As a parent or caregiver, you may feel frightened and stuck between wanting to help and protect your teen while at the same time trying to respect their privacy and their need to be treated as an individual.
Even though some teens may be using long before their parents realize it, knowing the warning signs will help you to be proactive in seeking support early before the use becomes a life-changing event.
The warning signs below may be due to substance use or to issues relating to adolescent development. If warning signs are detected, please seek help from your health care professional.
Physical signs depend on what substance a teen is using. For example, with alcohol and marijuana, teens may have bloodshot eyes, dilated pupils, slurred speech and be overly talkative. Stimulants such as cocaine and methamphetamines, teens might have a runny nose, coughing, wheezing and staying awake for long periods of time. Teens may also look disheveled and exercise poor hygiene.
One way to figure out if your teen is using is to give them a hug and do their laundry. By hugging them you may be able to smell the substances in their hair, skin and clothing. When doing their laundry, look for drugs left in the pockets, as well as drug and bodily fluids on the clothes.
Also keep in mind that teens may have various items in their possession to help cover up drug use, such as eyedrops, breath and body spray, mints and incense.
Teens may be moody, depressed, overly sensitive and hostile to perceived criticism or questioning. They may also be violent towards siblings and have low motivation. They may not be as happy as they used to be.
Teens will no longer hang out with old childhood friends but will change their social group to those who use drugs and alcohol. Teens will be secretive regarding their friendships and may be participating in delinquent behavior such as excessive partying, lying, stealing, fighting, bullying, truancy and trouble with law enforcement. When a teen gets a phone call, they may talk in a hushed tone or be quick to end the conversation.

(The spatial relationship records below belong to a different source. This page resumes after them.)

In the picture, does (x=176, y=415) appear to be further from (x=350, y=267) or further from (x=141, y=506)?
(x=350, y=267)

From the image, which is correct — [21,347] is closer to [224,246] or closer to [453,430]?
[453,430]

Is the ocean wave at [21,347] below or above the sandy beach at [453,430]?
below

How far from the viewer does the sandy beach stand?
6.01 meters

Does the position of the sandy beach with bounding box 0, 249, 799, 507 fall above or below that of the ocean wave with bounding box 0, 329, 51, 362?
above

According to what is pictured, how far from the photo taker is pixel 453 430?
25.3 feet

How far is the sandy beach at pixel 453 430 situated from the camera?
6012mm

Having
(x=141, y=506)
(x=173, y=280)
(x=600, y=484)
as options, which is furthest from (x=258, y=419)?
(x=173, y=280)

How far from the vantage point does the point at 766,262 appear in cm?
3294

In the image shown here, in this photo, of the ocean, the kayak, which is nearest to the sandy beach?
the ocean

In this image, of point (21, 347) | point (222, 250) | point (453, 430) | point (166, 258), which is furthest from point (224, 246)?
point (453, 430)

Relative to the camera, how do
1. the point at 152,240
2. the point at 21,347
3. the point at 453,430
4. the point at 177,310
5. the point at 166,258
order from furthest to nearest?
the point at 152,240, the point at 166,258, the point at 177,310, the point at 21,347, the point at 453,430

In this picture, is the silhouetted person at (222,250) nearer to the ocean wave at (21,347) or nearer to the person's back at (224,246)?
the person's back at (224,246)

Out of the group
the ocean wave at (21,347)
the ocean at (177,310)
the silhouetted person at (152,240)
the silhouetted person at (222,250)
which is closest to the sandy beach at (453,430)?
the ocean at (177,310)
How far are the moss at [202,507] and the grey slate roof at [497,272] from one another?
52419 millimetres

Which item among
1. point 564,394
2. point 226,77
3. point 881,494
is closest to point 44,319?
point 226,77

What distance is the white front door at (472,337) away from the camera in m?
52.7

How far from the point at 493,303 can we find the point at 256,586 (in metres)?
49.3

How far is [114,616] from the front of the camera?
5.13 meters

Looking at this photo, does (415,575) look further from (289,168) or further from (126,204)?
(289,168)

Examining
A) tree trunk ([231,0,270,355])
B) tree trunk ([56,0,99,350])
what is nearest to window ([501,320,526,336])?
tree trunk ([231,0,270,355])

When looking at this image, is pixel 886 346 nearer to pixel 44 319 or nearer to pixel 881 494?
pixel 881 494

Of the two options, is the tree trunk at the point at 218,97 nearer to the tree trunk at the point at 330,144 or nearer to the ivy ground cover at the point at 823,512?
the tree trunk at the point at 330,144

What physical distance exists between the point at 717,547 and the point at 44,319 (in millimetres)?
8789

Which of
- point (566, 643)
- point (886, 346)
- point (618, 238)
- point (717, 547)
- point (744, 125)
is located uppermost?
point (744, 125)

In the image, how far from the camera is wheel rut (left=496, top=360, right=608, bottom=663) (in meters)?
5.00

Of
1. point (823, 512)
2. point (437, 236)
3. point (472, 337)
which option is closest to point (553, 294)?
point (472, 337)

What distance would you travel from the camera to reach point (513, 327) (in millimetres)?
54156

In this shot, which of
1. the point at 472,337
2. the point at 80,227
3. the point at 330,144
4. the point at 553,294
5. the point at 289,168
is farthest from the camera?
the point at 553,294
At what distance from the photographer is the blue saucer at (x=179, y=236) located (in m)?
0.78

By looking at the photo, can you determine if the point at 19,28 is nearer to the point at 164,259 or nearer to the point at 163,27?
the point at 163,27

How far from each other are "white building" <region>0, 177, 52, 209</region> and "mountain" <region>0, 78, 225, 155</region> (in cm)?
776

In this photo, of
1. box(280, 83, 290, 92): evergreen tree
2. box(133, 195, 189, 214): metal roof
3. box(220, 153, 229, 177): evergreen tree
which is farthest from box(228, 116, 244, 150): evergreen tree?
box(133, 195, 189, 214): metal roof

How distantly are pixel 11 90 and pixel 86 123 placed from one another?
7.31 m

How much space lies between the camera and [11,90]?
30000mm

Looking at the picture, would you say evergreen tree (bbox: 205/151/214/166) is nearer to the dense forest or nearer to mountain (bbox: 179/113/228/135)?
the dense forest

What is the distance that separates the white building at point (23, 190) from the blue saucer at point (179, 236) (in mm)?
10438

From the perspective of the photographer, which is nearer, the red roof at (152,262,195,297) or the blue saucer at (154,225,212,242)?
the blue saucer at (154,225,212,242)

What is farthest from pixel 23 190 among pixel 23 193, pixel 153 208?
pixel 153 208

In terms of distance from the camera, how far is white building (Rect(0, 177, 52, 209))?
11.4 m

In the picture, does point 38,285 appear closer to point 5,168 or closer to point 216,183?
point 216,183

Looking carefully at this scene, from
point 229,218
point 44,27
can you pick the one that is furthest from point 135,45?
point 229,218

Family activities will not be a priority in the teen’s life. A lot of time may be spent in their bedroom or out with using friends. Teens may violate curfew and established house rules. When confronting the teen regarding their behavior, they may make excuses for their actions or be argumentative. Communication between family members will be strained and a feeling of something just isn’t right within the family unit.
Teen’s classroom behavior may consist of sleeping in class, lack of participating, skipping class periods and having an oppositional attitude towards teachers and administrators. Homework will not be completed or turned in and grades will drop. Teens also may not tell you when teacher conferences and meetings are scheduled. Teens will no longer be interested in school activities and sports that they used to love.